> **Activity**
Every entry is to be set down a second time, precisely as written.

(Stored data entries)
- - - -
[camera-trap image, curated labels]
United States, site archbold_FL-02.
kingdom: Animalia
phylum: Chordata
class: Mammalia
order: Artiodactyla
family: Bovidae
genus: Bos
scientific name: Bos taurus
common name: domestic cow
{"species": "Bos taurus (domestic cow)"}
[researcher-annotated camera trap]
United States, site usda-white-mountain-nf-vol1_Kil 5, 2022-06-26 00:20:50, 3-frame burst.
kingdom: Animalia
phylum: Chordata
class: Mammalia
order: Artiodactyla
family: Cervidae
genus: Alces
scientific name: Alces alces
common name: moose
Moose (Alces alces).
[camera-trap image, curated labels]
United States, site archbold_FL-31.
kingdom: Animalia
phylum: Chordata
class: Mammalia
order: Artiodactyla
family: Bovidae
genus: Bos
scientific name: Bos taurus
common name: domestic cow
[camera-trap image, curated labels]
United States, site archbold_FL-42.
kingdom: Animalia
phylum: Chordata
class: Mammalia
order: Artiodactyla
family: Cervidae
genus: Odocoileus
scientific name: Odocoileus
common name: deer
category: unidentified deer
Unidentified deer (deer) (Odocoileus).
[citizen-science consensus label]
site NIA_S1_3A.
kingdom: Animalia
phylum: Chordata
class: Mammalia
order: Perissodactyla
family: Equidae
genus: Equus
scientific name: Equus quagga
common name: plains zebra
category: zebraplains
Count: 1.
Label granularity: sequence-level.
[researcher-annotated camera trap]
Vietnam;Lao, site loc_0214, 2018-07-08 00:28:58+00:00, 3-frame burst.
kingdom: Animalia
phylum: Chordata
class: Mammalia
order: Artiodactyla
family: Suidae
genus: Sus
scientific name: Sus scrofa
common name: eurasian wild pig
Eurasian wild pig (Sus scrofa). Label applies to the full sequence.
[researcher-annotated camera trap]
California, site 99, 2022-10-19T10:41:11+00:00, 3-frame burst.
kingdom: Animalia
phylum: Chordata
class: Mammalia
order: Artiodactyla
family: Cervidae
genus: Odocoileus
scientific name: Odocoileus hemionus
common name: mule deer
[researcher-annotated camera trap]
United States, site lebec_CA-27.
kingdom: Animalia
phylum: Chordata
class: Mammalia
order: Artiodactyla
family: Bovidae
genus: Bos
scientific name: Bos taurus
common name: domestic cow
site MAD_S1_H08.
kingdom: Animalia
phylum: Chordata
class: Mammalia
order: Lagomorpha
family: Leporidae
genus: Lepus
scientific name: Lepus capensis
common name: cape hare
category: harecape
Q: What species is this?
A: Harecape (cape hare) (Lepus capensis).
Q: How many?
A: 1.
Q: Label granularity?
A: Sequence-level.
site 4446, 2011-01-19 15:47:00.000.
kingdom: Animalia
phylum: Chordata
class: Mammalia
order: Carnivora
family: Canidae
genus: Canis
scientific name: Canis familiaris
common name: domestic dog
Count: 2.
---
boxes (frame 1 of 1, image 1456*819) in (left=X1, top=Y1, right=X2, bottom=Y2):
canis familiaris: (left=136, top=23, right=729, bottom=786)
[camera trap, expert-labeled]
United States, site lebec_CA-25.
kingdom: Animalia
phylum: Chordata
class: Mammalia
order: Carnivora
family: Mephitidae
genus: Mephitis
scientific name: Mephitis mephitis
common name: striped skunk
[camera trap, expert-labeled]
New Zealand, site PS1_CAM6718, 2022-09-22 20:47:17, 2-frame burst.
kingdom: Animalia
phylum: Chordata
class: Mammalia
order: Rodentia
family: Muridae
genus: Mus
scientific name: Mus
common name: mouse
- - - -
> **Result of this task**
[camera-trap image, curated labels]
United States, site archbold_FL-02.
kingdom: Animalia
phylum: Chordata
class: Mammalia
order: Artiodactyla
family: Bovidae
genus: Bos
scientific name: Bos taurus
common name: domestic cow
{"species": "Bos taurus (domestic cow)"}
[researcher-annotated camera trap]
United States, site usda-white-mountain-nf-vol1_Kil 5, 2022-06-26 00:20:50, 3-frame burst.
kingdom: Animalia
phylum: Chordata
class: Mammalia
order: Artiodactyla
family: Cervidae
genus: Alces
scientific name: Alces alces
common name: moose
Moose (Alces alces).
[camera-trap image, curated labels]
United States, site archbold_FL-31.
kingdom: Animalia
phylum: Chordata
class: Mammalia
order: Artiodactyla
family: Bovidae
genus: Bos
scientific name: Bos taurus
common name: domestic cow
[camera-trap image, curated labels]
United States, site archbold_FL-42.
kingdom: Animalia
phylum: Chordata
class: Mammalia
order: Artiodactyla
family: Cervidae
genus: Odocoileus
scientific name: Odocoileus
common name: deer
category: unidentified deer
Unidentified deer (deer) (Odocoileus).
[citizen-science consensus label]
site NIA_S1_3A.
kingdom: Animalia
phylum: Chordata
class: Mammalia
order: Perissodactyla
family: Equidae
genus: Equus
scientific name: Equus quagga
common name: plains zebra
category: zebraplains
Count: 1.
Label granularity: sequence-level.
[researcher-annotated camera trap]
Vietnam;Lao, site loc_0214, 2018-07-08 00:28:58+00:00, 3-frame burst.
kingdom: Animalia
phylum: Chordata
class: Mammalia
order: Artiodactyla
family: Suidae
genus: Sus
scientific name: Sus scrofa
common name: eurasian wild pig
Eurasian wild pig (Sus scrofa). Label applies to the full sequence.
[researcher-annotated camera trap]
California, site 99, 2022-10-19T10:41:11+00:00, 3-frame burst.
kingdom: Animalia
phylum: Chordata
class: Mammalia
order: Artiodactyla
family: Cervidae
genus: Odocoileus
scientific name: Odocoileus hemionus
common name: mule deer
[researcher-annotated camera trap]
United States, site lebec_CA-27.
kingdom: Animalia
phylum: Chordata
class: Mammalia
order: Artiodactyla
family: Bovidae
genus: Bos
scientific name: Bos taurus
common name: domestic cow
site MAD_S1_H08.
kingdom: Animalia
phylum: Chordata
class: Mammalia
order: Lagomorpha
family: Leporidae
genus: Lepus
scientific name: Lepus capensis
common name: cape hare
category: harecape
Q: What species is this?
A: Harecape (cape hare) (Lepus capensis).
Q: How many?
A: 1.
Q: Label granularity?
A: Sequence-level.
site 4446, 2011-01-19 15:47:00.000.
kingdom: Animalia
phylum: Chordata
class: Mammalia
order: Carnivora
family: Canidae
genus: Canis
scientific name: Canis familiaris
common name: domestic dog
Count: 2.
---
boxes (frame 1 of 1, image 1456*819) in (left=X1, top=Y1, right=X2, bottom=Y2):
canis familiaris: (left=136, top=23, right=729, bottom=786)
[camera trap, expert-labeled]
United States, site lebec_CA-25.
kingdom: Animalia
phylum: Chordata
class: Mammalia
order: Carnivora
family: Mephitidae
genus: Mephitis
scientific name: Mephitis mephitis
common name: striped skunk
[camera trap, expert-labeled]
New Zealand, site PS1_CAM6718, 2022-09-22 20:47:17, 2-frame burst.
kingdom: Animalia
phylum: Chordata
class: Mammalia
order: Rodentia
family: Muridae
genus: Mus
scientific name: Mus
common name: mouse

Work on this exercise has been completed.